Ao iniciar a deriva, ainda descrédulo, foquei minha atenção nas palavras e frases que via na rua, mais do que em paisagens ou objetos. Despertou em mim a vontade de retratar nas imagens um ambiente desprovido de contexto ou sentido, sendo esta ausência causada por retratar apenas recortes de frases ou palavras vistas na rua. No fundo, vejo que o meu desejo era apresentar, nas fotos, imagens como se fossem pertencidas a um outro mundo ou realidade. A foto em que retratei a palavra “lógica”, escrita em uma tampa de bueiro, foi tirada com a intenção de ser uma síntese do trabalho, neste sentido.
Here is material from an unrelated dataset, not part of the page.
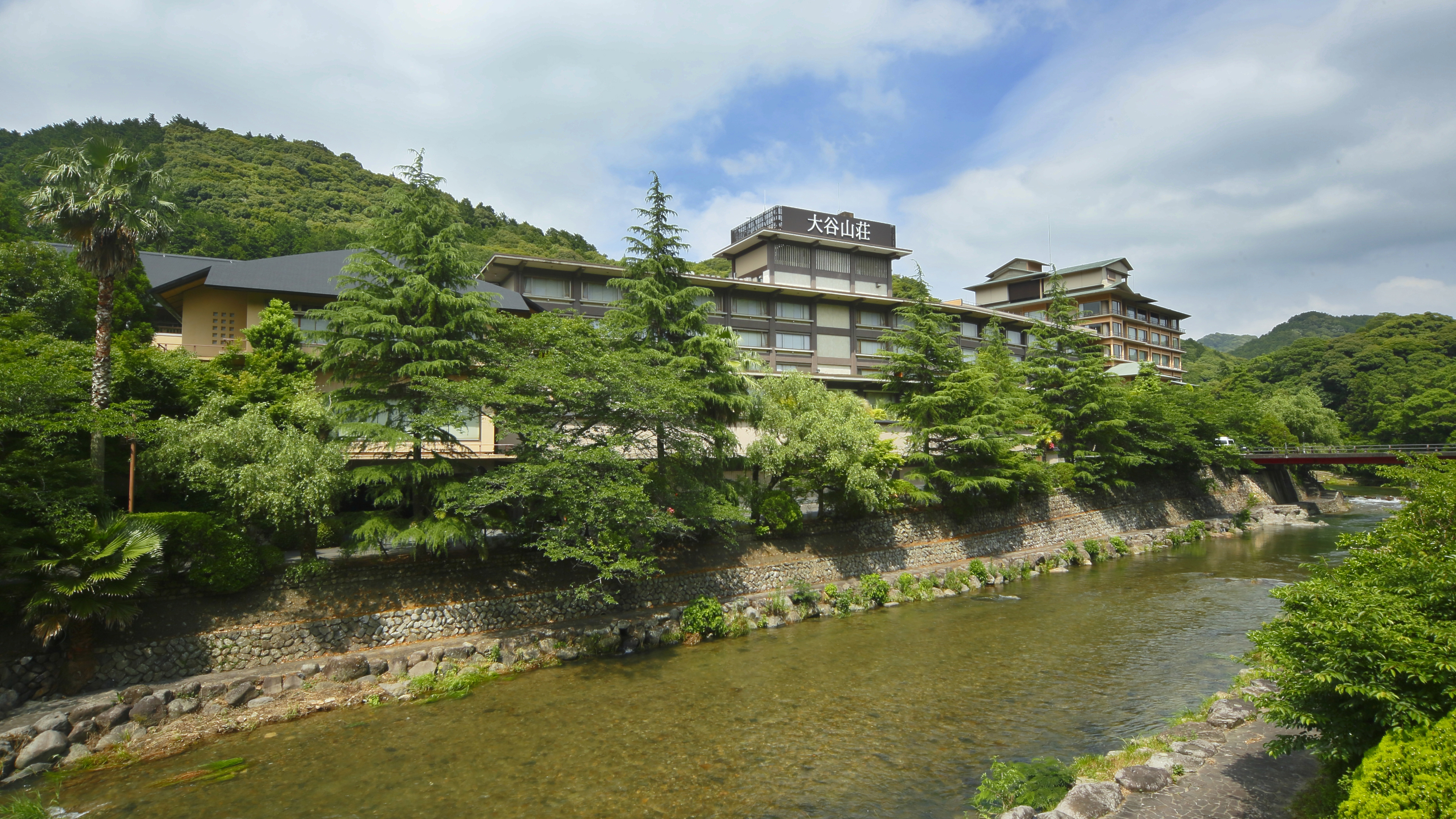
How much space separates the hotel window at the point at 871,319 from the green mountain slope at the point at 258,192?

Entretanto, durante essa busca por frases e palavras para serem desconstruídas, meu olhar começou a se depositar sobre um – cada vez mais crescente – horror, que a princípio oculto, se mostrava cada vez mais evidente em minha busca. Propagandas de empresas de câmeras de segurança se mostravam como criaturas prontas para vigiar, monitorar e observar, constantemente, a mim e a todos. Uma inocente máquina de pescaria de bichos de pelúcia se tornava uma “black machine” escrito em letras vermelhas como se saídas do inferno. A cada vez mais surgiam indícios da existência de uma terrível força opressora, despercebida pelas pessoas, porém presente em todos os lugares e que me cercava por todos os lados. Toda a cidade reforçava a minha visão: infinitas placas de proibido estacionar e pichações com frases motivacionais escondiam sentidos terrivelmente assustadores.
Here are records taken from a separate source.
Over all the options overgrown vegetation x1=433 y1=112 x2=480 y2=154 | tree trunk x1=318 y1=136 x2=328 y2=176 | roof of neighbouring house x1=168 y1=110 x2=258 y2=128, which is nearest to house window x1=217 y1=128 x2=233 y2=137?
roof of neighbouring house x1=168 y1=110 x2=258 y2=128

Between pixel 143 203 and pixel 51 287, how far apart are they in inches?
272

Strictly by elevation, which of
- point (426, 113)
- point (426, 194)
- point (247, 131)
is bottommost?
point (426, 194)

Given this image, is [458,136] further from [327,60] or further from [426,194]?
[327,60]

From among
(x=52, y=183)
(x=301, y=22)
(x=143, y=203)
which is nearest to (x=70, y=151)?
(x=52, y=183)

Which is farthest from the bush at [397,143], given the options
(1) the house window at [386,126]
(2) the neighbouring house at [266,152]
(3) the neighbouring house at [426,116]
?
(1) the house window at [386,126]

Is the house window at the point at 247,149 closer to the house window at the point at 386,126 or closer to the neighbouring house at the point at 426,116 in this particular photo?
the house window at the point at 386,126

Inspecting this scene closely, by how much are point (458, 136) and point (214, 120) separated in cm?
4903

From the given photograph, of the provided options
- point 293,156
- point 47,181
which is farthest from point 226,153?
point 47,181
Enquanto andava, me lembrava e pensava vividamente nesta frase atribuída a Edvard Munch, autor de O Grito, como se eu estivesse vivendo, naquele momento, o mesmo horror que ele, e que minha experiência da deriva tivesse sido uma representação de seu conteúdo:
Caminhava com dois amigos pelo passeio, o sol se punha, o céu se tornou repentinamente vermelho, eu me detive; cansado apoiei-me na grade – sobre a cidade e o braço de mar azul-escuro via apenas sangue e línguas de fogo - meus amigos continuaram a andar e eu permanecia preso no mesmo lugar, tremendo de medo – e sentia que uma gritaria infinita penetrava toda a natureza.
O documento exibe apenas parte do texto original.